In order to give users a better user experience, web applications start to keep track of their users’ identity and browsing history, so that in the same visit, users don’t have to login again, some of their user info can be recognized and used to give the users a feeling that this site is serving them not any other customers. This is the time when the concept session was introduced. The Whole visit was defined as a session. In the real world, session starts from the time you open a page and ends at the time you close the tab or the browser (here I am talking about the browser session, so it is more specific to browsers).

Now, let’s first take a look at the definition of session in wiki.

a session is a semi-permanent interactive information interchange between two or more communicating devices, or between a computer and user.

After the concept of session is introduced in the web world, devs were seeking a way to keep the session and better retrieve it. Since the session has some sensitive information about the users, it would be more secure to keep it on the server side. Then users will need to provide the web application some identity to prove which sessions stored on the server belong to them. This identity is also know as session ID. The most intuitive way would be attach this identity in the request URL, so this ID will be sent to the server, but this is neither secure nor clean. Then the concept of cookie comes into the picture.

Cookie is a piece of information browsers keep locally. When the user requests the first page of a site, the server will create a unique ID for this user and browser will store it locally. After the first time, every time the user visits other pages on the same site, this ID will passed back and forth with all the requests and responses, so that the server can identify this user and shows him something based on his previous browsing history.

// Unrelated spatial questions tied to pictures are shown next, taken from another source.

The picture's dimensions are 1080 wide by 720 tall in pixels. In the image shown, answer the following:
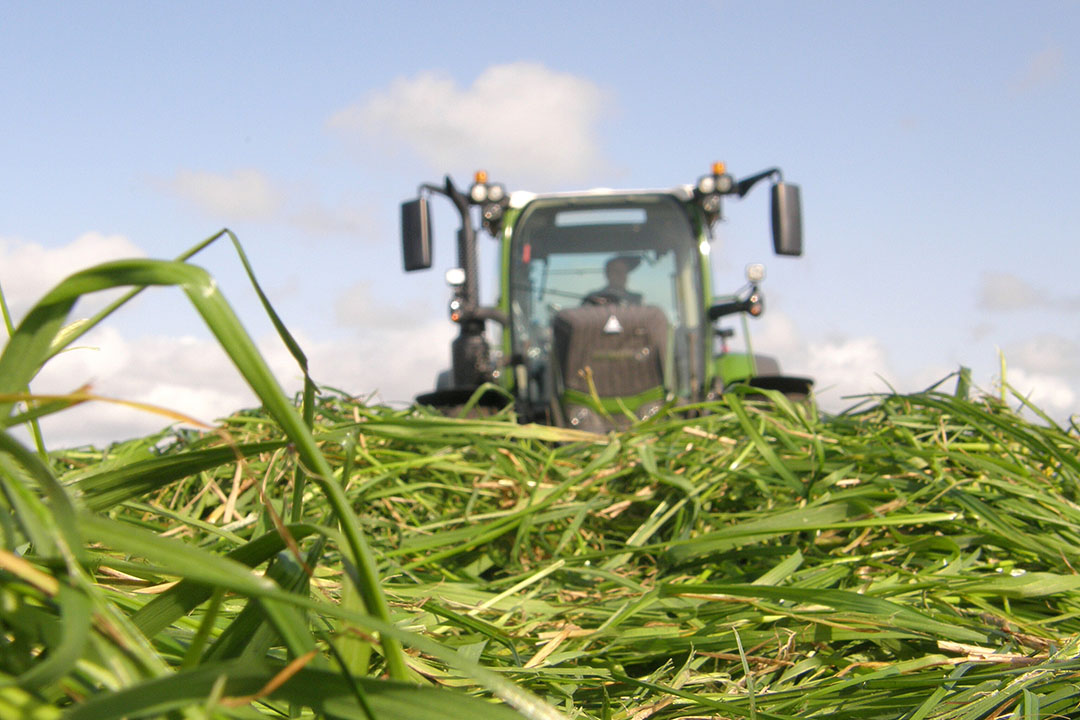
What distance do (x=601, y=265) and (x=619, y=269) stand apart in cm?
12

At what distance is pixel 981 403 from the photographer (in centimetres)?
240

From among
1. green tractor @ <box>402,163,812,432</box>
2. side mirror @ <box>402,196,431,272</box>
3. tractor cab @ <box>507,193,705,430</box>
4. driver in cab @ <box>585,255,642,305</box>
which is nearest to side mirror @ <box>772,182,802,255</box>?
green tractor @ <box>402,163,812,432</box>

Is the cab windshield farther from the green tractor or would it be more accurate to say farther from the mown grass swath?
the mown grass swath

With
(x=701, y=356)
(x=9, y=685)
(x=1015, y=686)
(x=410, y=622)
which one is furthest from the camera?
(x=701, y=356)

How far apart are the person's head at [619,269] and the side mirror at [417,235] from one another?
1241mm

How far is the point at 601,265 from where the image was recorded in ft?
18.1

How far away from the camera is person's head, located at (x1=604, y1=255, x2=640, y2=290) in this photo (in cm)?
546

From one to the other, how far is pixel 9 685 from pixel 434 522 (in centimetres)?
142

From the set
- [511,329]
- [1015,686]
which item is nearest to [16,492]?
[1015,686]

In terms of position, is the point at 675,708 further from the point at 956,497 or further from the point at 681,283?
the point at 681,283

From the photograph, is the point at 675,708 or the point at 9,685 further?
the point at 675,708

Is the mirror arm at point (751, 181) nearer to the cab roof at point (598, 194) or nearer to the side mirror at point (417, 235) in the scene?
the cab roof at point (598, 194)

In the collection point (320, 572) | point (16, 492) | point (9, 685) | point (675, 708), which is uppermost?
point (16, 492)

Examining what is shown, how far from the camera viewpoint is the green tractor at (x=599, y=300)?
501 cm
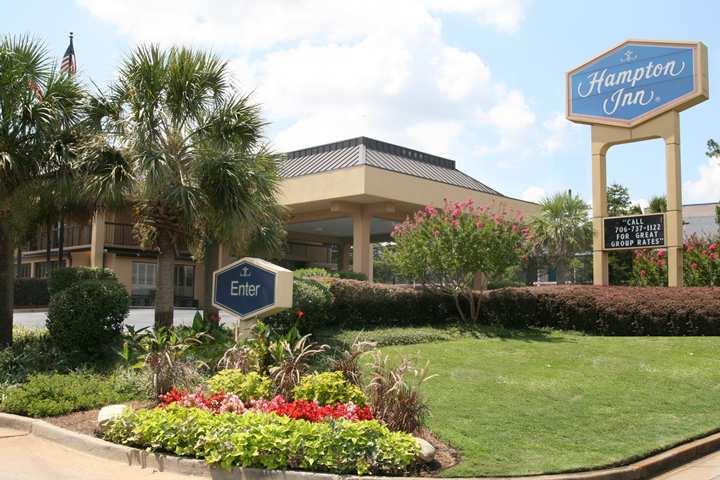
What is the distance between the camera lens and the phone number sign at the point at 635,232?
18.9 metres

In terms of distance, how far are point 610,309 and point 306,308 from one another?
7737 millimetres

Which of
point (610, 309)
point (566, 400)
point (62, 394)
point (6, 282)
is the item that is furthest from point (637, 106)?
point (62, 394)

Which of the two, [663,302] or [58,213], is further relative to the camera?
[663,302]

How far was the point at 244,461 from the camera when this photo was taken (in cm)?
652

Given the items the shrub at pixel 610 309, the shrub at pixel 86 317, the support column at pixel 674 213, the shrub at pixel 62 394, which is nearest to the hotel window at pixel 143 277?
the shrub at pixel 610 309

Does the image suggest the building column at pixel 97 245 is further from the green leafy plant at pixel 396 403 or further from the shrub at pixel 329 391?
the green leafy plant at pixel 396 403

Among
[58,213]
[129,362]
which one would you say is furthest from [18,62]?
[129,362]

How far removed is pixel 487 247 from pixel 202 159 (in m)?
7.93

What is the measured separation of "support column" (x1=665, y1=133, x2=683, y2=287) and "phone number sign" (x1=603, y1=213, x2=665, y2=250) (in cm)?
22

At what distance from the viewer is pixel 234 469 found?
6.56 metres

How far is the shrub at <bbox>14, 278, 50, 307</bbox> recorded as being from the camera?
30312 mm

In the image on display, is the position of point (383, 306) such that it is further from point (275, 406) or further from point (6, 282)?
point (275, 406)

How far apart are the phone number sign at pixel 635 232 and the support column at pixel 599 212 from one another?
222mm

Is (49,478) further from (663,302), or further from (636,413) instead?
(663,302)
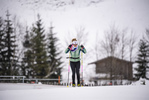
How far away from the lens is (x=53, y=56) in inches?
950


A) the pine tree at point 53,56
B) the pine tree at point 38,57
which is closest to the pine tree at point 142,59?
the pine tree at point 53,56

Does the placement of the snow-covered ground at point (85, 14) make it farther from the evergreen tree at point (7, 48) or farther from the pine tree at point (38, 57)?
the pine tree at point (38, 57)

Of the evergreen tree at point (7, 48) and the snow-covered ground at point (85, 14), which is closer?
the snow-covered ground at point (85, 14)

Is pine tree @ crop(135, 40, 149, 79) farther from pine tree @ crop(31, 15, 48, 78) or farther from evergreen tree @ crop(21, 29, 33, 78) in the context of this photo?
evergreen tree @ crop(21, 29, 33, 78)

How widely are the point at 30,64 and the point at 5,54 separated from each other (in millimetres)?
5099

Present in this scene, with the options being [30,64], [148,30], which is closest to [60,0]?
[148,30]

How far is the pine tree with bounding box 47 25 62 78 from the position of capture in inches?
902

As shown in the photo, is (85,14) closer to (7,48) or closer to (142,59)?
(7,48)

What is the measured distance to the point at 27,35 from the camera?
78.6ft

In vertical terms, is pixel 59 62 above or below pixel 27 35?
below

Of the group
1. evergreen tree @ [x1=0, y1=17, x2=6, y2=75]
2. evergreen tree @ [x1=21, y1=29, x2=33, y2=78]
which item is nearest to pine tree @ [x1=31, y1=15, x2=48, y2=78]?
evergreen tree @ [x1=21, y1=29, x2=33, y2=78]

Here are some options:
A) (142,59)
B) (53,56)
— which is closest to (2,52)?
(53,56)

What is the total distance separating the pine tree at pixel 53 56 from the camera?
75.2 ft

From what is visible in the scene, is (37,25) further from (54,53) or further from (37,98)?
(37,98)
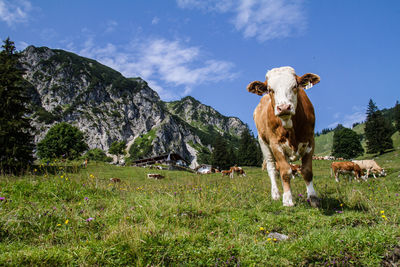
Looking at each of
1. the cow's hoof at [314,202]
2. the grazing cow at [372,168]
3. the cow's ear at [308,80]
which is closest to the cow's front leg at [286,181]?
Result: the cow's hoof at [314,202]

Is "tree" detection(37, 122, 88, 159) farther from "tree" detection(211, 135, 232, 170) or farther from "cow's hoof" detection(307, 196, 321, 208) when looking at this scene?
"cow's hoof" detection(307, 196, 321, 208)

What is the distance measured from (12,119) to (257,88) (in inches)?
1291

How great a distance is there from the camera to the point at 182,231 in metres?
3.72

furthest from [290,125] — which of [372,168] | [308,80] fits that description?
[372,168]

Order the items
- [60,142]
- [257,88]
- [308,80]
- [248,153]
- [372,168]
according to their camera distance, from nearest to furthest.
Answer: [308,80] → [257,88] → [372,168] → [60,142] → [248,153]

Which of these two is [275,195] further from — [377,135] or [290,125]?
[377,135]

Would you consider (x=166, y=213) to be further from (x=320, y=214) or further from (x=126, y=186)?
(x=126, y=186)

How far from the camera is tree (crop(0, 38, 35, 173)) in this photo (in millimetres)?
28062

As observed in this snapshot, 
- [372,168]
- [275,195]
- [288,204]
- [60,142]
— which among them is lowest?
[288,204]

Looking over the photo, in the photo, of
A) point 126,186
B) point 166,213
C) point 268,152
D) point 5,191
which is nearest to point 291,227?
point 166,213

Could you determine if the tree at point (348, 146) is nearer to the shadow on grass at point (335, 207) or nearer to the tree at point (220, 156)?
the tree at point (220, 156)

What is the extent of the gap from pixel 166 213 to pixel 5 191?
3.98 metres

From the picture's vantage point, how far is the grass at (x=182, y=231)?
9.67ft

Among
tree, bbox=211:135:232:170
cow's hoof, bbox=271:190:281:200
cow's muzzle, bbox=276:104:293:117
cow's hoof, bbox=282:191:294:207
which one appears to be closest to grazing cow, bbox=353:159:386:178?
cow's hoof, bbox=271:190:281:200
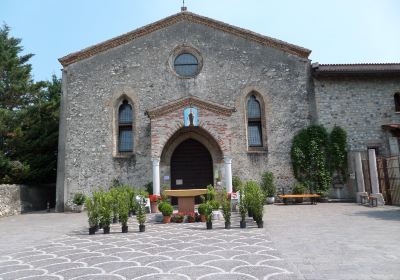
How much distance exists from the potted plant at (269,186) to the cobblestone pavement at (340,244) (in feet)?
16.0

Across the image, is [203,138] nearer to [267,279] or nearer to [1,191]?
[1,191]

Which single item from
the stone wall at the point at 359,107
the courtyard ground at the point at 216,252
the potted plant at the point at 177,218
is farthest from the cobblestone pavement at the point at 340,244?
the stone wall at the point at 359,107

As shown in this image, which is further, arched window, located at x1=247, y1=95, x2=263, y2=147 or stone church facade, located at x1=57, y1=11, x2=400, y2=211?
arched window, located at x1=247, y1=95, x2=263, y2=147

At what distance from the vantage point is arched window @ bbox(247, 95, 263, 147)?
16922 mm

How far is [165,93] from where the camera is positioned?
17.0 metres

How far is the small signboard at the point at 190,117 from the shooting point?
1518cm

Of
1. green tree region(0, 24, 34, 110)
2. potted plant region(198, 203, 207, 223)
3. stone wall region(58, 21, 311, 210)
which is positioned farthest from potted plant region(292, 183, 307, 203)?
green tree region(0, 24, 34, 110)

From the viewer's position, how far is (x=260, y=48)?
17.3 metres

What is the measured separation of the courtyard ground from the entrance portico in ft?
18.6

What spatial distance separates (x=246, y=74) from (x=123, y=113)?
6873 mm

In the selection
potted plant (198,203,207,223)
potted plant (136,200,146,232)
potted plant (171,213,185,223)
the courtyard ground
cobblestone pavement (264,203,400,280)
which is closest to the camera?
cobblestone pavement (264,203,400,280)

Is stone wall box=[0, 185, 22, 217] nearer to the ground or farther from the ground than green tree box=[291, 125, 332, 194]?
nearer to the ground

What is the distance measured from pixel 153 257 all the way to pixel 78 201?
11.1m

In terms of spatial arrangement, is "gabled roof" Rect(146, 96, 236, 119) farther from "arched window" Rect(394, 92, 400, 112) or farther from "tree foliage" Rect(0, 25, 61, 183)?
"arched window" Rect(394, 92, 400, 112)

Session cookie and auto login

As described above, the session ID is stored in the cookie. By default, this entry is only valid for the current session, which means, if the user closes the browser, this cookie entry will be gone and the server will generate a new session ID for this user. The cookie entry that is only valid for a session is called session cookie. This kind of cookie don’t get persisted. It expires after the user closes the tab or browser. Since there is session cookie, there is also persistent cookie. If a cookie entry is set with an expiration date time, then it will persist until it reaches the expiration time. The persistent cookie is usually used to store some long-term information, such as user preferences. Another usage of the persistent cookie is to store the authentication information so that the user can auto-log in the next time when he comes back.

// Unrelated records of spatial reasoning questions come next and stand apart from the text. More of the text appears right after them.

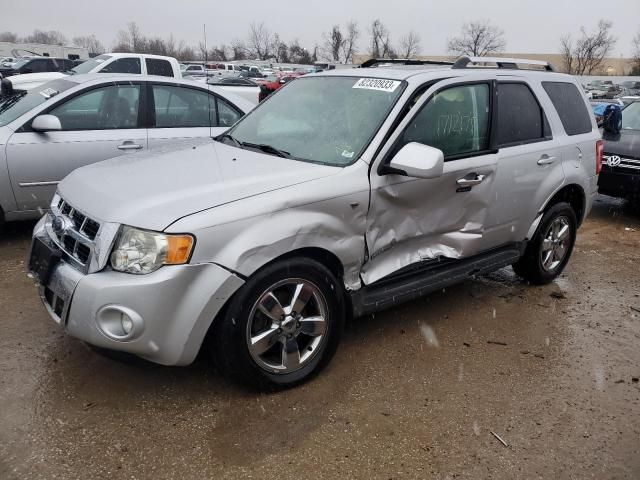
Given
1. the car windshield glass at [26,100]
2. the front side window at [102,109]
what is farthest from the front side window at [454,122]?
the car windshield glass at [26,100]

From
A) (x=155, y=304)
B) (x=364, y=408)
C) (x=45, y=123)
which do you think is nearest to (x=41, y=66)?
(x=45, y=123)

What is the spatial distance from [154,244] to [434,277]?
1.97 metres

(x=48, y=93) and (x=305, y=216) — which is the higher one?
(x=48, y=93)

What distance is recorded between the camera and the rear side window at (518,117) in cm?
413

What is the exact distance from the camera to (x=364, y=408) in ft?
10.1

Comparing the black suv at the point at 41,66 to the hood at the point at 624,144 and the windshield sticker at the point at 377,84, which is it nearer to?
the hood at the point at 624,144

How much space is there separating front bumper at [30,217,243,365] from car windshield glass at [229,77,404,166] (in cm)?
108

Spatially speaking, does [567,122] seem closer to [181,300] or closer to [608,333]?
[608,333]

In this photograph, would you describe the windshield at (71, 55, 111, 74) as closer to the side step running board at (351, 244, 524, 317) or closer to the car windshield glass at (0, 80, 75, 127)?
the car windshield glass at (0, 80, 75, 127)

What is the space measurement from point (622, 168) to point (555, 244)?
3.17 meters

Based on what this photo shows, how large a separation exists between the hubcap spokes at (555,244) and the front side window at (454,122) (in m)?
1.31

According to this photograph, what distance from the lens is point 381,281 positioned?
3518mm

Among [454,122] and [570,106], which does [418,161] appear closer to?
[454,122]

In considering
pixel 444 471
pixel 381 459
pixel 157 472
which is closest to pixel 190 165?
pixel 157 472
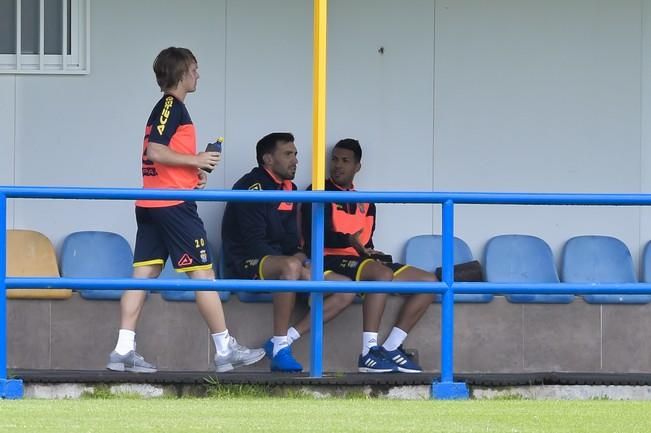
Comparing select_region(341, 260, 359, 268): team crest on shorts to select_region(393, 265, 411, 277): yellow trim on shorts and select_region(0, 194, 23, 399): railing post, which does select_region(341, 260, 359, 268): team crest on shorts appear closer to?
select_region(393, 265, 411, 277): yellow trim on shorts

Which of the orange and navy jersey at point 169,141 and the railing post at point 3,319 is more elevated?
the orange and navy jersey at point 169,141

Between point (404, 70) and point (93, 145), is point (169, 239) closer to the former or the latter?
point (93, 145)

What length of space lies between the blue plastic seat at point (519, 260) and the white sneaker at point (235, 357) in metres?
1.54

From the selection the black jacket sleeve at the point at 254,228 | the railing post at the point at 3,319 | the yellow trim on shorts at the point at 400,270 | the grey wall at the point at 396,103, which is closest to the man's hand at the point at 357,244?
the yellow trim on shorts at the point at 400,270

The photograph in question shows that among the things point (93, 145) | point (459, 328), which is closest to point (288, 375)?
point (459, 328)

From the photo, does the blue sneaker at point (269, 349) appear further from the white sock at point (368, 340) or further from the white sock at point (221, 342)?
the white sock at point (221, 342)

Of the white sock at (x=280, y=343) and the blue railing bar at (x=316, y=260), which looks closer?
the blue railing bar at (x=316, y=260)

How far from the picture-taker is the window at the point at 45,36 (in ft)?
31.4

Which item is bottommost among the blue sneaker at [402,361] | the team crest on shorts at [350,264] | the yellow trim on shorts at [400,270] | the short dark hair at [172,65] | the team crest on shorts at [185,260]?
the blue sneaker at [402,361]

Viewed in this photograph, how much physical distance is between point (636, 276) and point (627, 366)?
1.96ft

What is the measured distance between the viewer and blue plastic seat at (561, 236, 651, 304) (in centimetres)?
976

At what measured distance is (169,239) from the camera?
8.28 meters

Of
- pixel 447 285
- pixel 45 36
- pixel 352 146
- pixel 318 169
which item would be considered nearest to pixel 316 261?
pixel 318 169

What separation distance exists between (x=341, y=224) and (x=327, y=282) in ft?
4.84
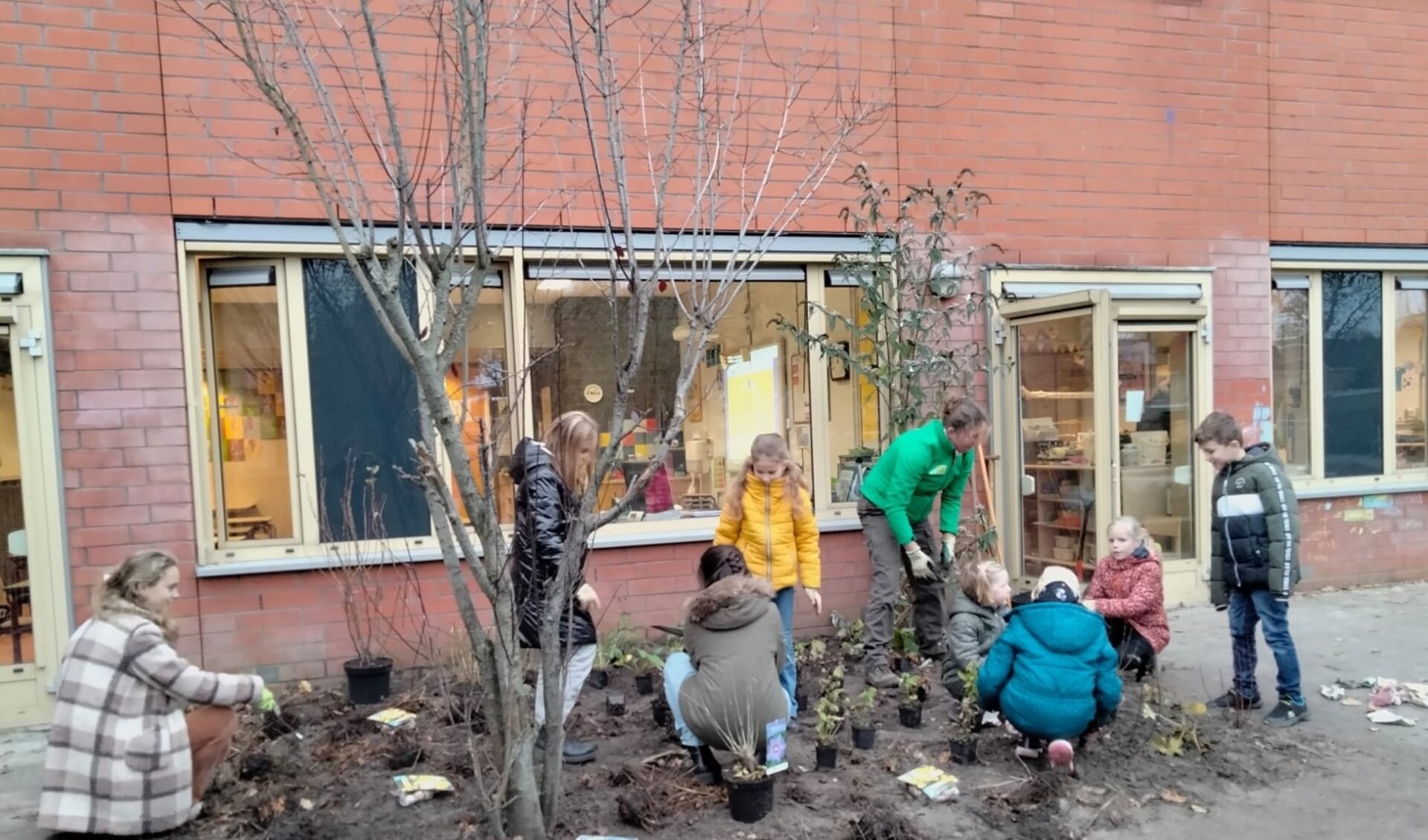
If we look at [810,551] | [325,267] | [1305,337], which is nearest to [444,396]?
[810,551]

The basic idea of auto-login is that the user logs in with his credentials at the first time and a cookie entry is stored with a predefined expiration date. Before this expiration date, if the user comes back again, this cookie will be sent along with his first request to the server. Depending on how the server implements the auto login (for a basic token based auto login, the cookie itself contains the user name. for a persistent token based auto login, the username will be retrieved from the database by the series stored in the cookie), the server can recognize the user and restore the user’s principal, set it in a newly generated session. After all these, the server will send back the newly generated session ID and keep it in the cookie as a session cookie.

Security issue

It is obvious that cookie is very convenient for identifying sessions, but it is also noticeable that cookie is vulnerable for hacks for stealing the identity. There are two simple ways to hack a user’s account by exploiting the session ID(or auto login cookie), XSS and CSRF.

XSS

XSS stands for cross-site scripting. It usually means, the attacker tries to inject some script into a trusted website to execute some code.

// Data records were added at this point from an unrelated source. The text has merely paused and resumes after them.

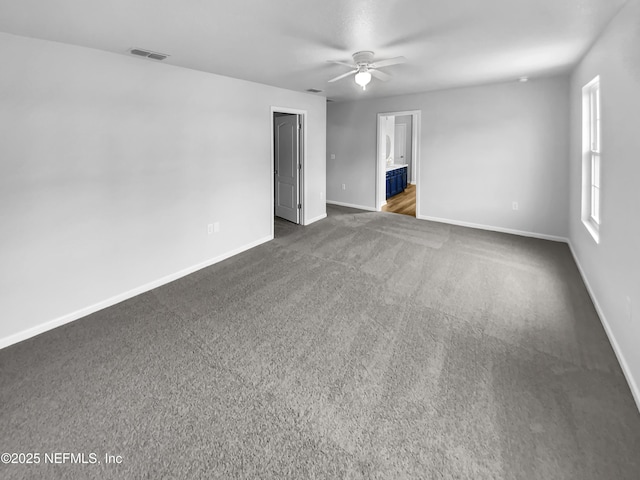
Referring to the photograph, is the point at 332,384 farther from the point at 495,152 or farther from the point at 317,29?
the point at 495,152

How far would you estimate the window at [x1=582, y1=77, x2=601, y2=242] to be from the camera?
3.45 meters

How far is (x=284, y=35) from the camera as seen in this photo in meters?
2.70

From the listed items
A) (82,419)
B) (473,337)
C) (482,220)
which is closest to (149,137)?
(82,419)

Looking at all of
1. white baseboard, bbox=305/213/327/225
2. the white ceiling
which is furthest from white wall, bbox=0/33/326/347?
white baseboard, bbox=305/213/327/225

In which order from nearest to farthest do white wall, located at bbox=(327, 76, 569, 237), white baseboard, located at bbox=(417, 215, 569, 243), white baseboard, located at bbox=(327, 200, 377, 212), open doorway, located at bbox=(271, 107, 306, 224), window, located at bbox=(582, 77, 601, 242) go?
window, located at bbox=(582, 77, 601, 242), white wall, located at bbox=(327, 76, 569, 237), white baseboard, located at bbox=(417, 215, 569, 243), open doorway, located at bbox=(271, 107, 306, 224), white baseboard, located at bbox=(327, 200, 377, 212)

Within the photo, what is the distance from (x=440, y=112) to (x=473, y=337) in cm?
446

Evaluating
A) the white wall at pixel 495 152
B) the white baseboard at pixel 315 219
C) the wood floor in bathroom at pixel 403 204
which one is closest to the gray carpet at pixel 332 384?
the white wall at pixel 495 152

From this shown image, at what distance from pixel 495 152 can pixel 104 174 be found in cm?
538

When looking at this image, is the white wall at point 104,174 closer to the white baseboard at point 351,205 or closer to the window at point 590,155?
the white baseboard at point 351,205

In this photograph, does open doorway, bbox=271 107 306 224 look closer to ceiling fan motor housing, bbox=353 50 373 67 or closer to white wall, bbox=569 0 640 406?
ceiling fan motor housing, bbox=353 50 373 67

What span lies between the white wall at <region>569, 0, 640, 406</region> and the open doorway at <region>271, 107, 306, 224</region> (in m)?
3.99

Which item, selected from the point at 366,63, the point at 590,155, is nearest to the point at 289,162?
the point at 366,63

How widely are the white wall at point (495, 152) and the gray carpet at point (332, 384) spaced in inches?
72.5

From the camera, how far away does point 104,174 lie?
3.01 metres
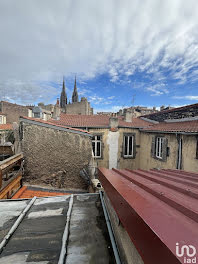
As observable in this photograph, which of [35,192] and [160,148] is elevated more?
[160,148]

One common way would be inject some code in the URL and send the URL to the user, if the user clicks on that URL, then the injected code will be triggered. Suppose a user logs in into a bank web site and the identity cookie is stored locally. Now he receives a malicious image with a URL of the bank site attached with some JS code. When he clicks on the image, browser will open a page with this modified URL. Once the page is open, the injected JS will be executed. Supposed the JS sends the cookie value to the attacker, then the attacker can use this cookie to impersonate the user to do everything he is authorized to on the back site.

The common way to defend XSS attack requires the server to strip out the script in the URL or encode the URL to skip the script.

CSRF

The full name of CSRF is cross-site request forgery. After the user logs in into some bank web site, he is tricked to open some fake page created by the attacker. The fake page contains some JS code to send a request to the bank site. Since the request is sent always with the cookie set to the same domain, the user’s cookie will also be sent to the bank site and the request will be considered as a valid request. In this way, the attacker can forge the requests on the user’s behalf and do whatever he is authorized to do.

The most effective way to defend CSRF is to generate some random token on the site and send critical requests with this token. In this way the fake site cannot forge this token and send any valid requests.